Directions for this task ▸ Pull out the text of every one of these records word for word, one per line, and leave out the picture markers.

Exercise material ▸
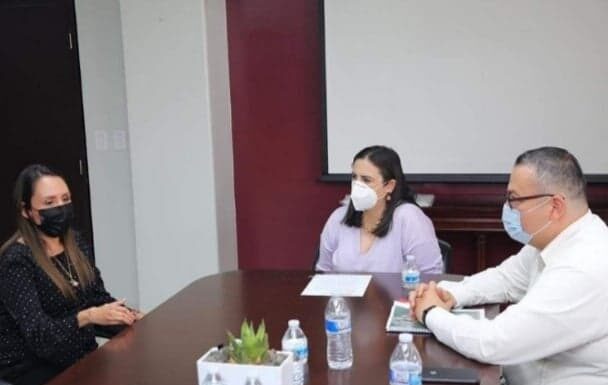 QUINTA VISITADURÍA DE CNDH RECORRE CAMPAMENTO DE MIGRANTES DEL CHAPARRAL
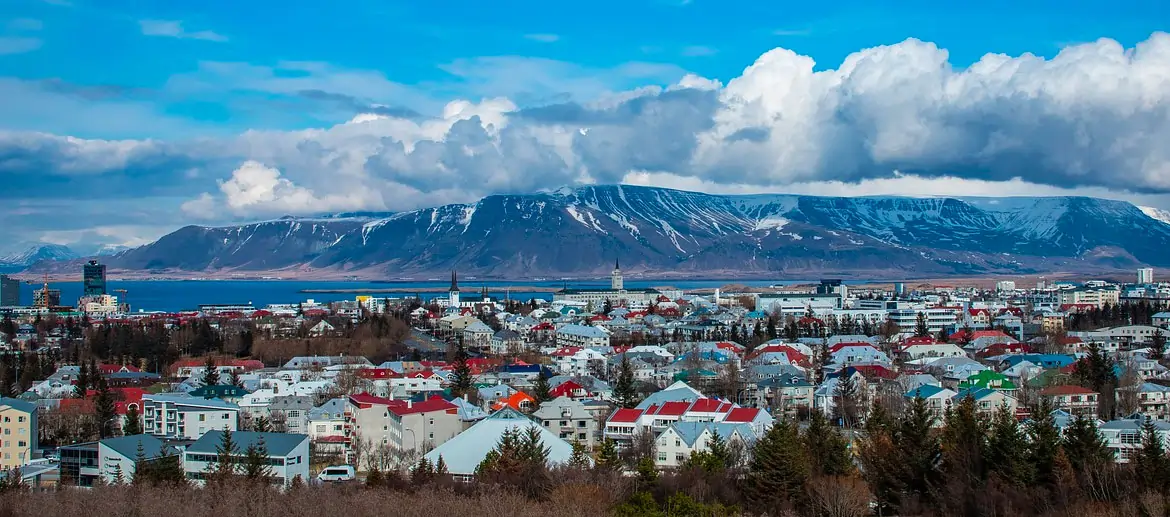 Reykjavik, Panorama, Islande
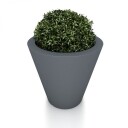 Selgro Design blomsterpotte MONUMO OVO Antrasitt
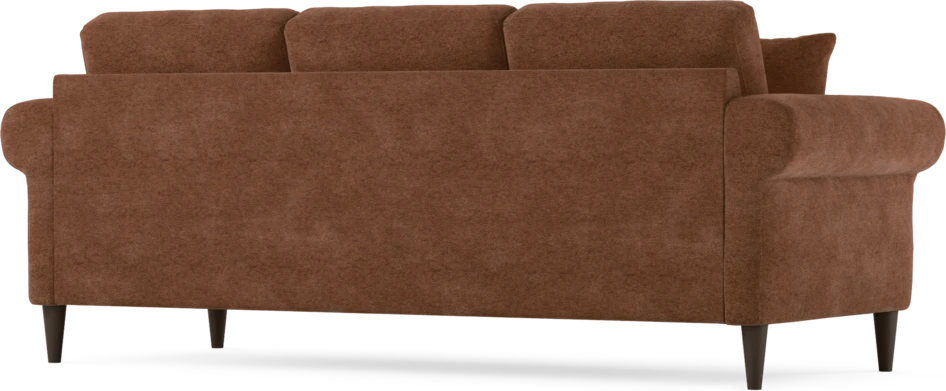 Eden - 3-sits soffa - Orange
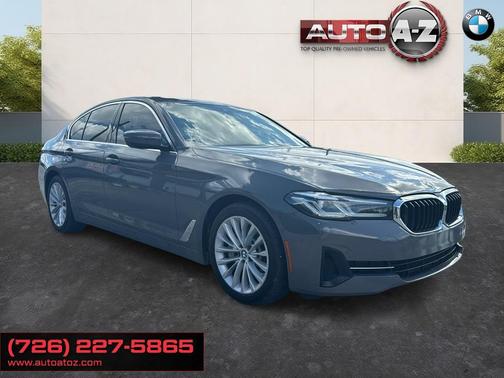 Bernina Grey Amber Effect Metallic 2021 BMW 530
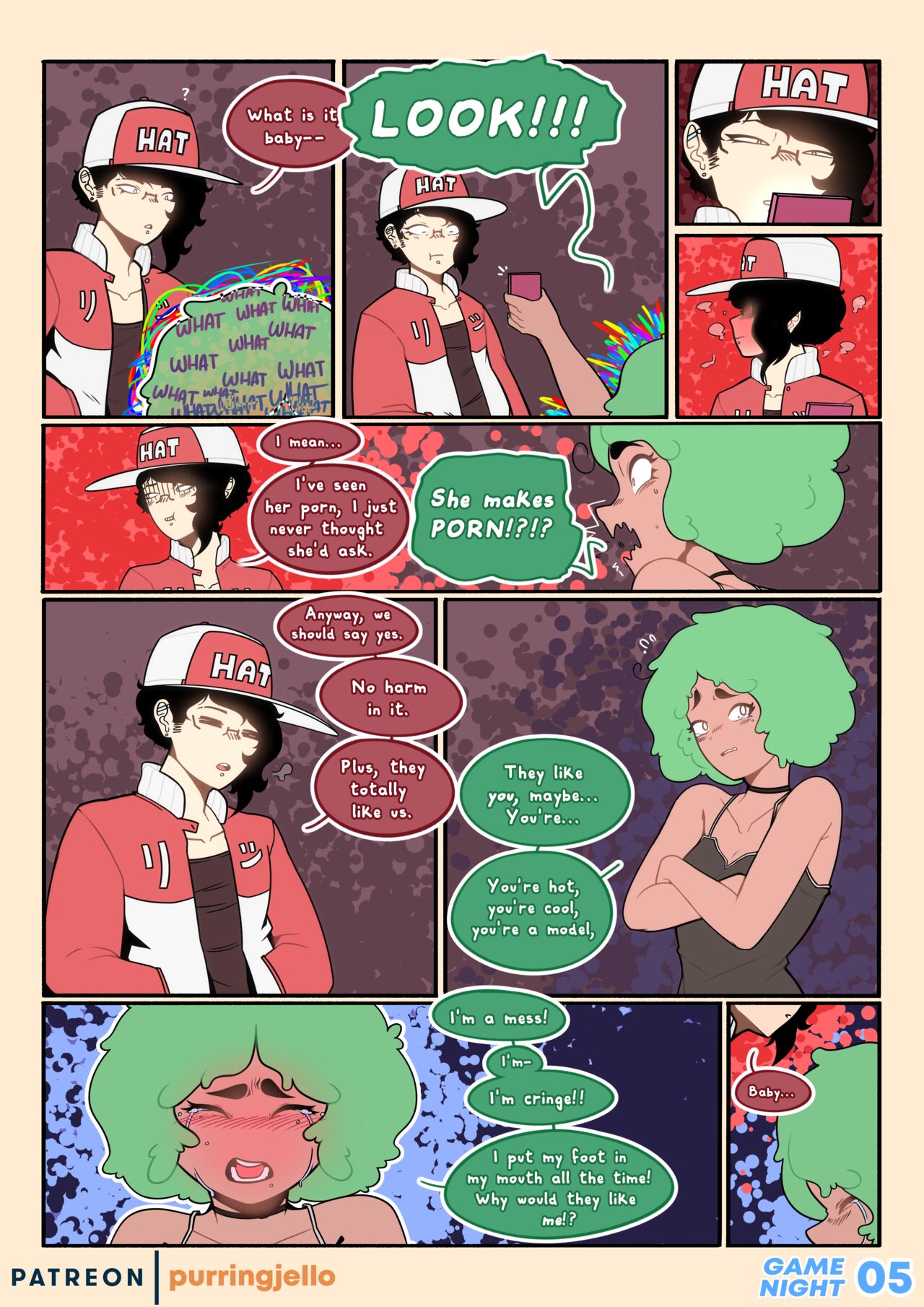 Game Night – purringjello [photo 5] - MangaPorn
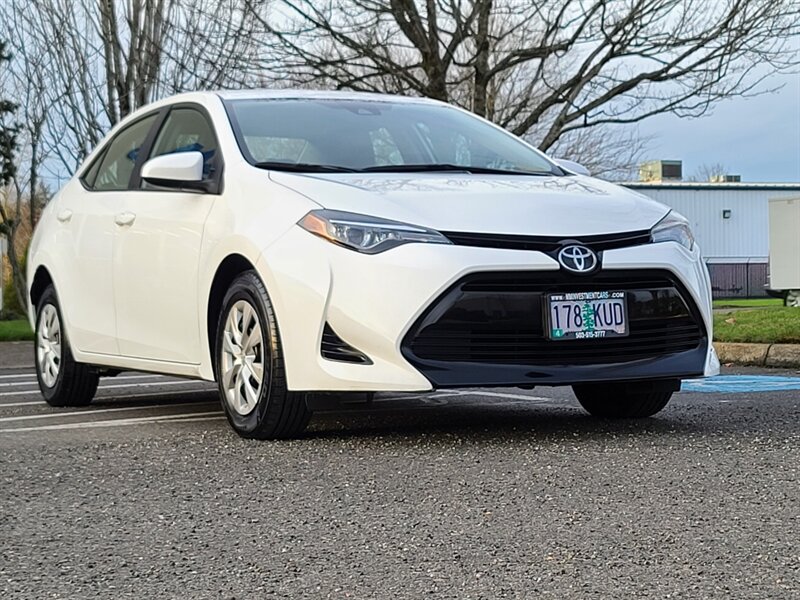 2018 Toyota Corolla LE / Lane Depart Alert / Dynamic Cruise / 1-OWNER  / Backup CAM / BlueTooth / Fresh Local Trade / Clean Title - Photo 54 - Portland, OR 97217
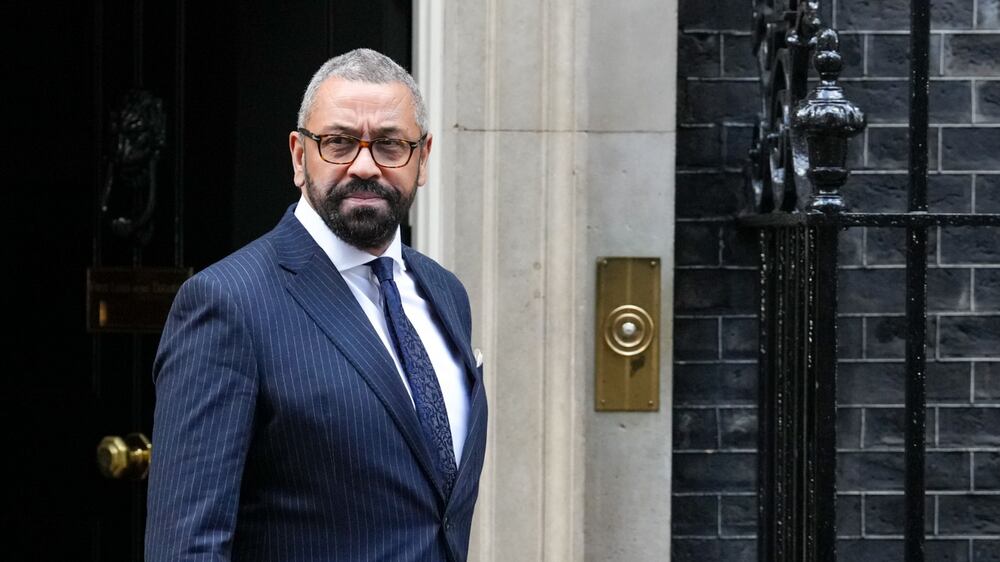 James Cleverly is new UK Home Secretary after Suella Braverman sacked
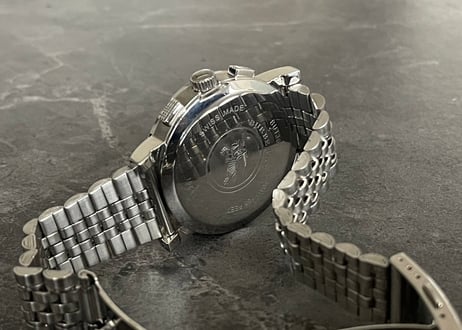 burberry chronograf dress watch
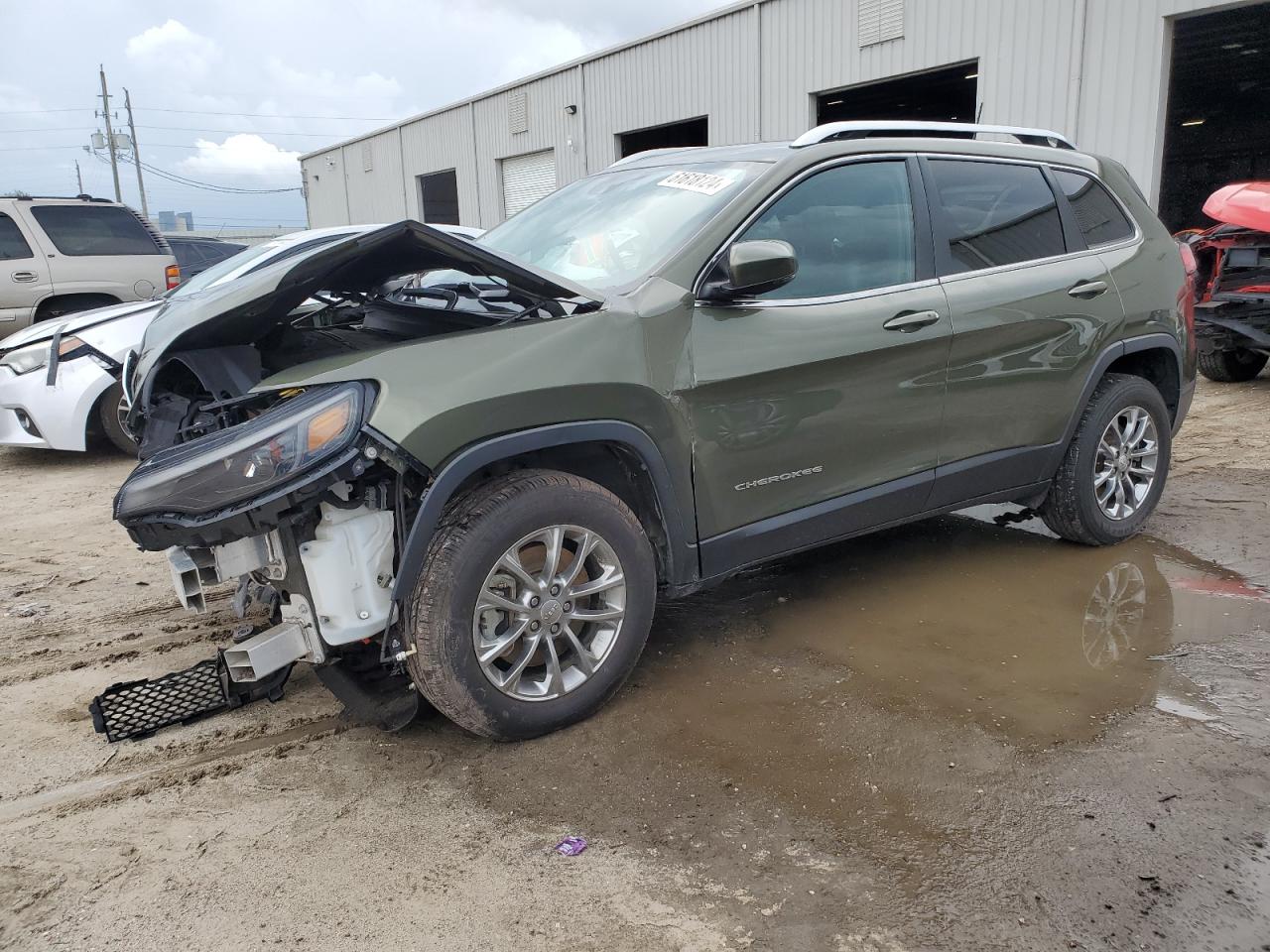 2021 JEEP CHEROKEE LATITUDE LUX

Output below ▸
 QUINTA VISITADURÍA DE CNDH RECORRE CAMPAMENTO DE MIGRANTES DEL CHAPARRAL
 Reykjavik, Panorama, Islande
 Selgro Design blomsterpotte MONUMO OVO Antrasitt
 Eden - 3-sits soffa - Orange
 Bernina Grey Amber Effect Metallic 2021 BMW 530
 Game Night – purringjello [photo 5] - MangaPorn
 2018 Toyota Corolla LE / Lane Depart Alert / Dynamic Cruise / 1-OWNER  / Backup CAM / BlueTooth / Fresh Local Trade / Clean Title - Photo 54 - Portland, OR 97217
 James Cleverly is new UK Home Secretary after Suella Braverman sacked
 burberry chronograf dress watch
 2021 JEEP CHEROKEE LATITUDE LUX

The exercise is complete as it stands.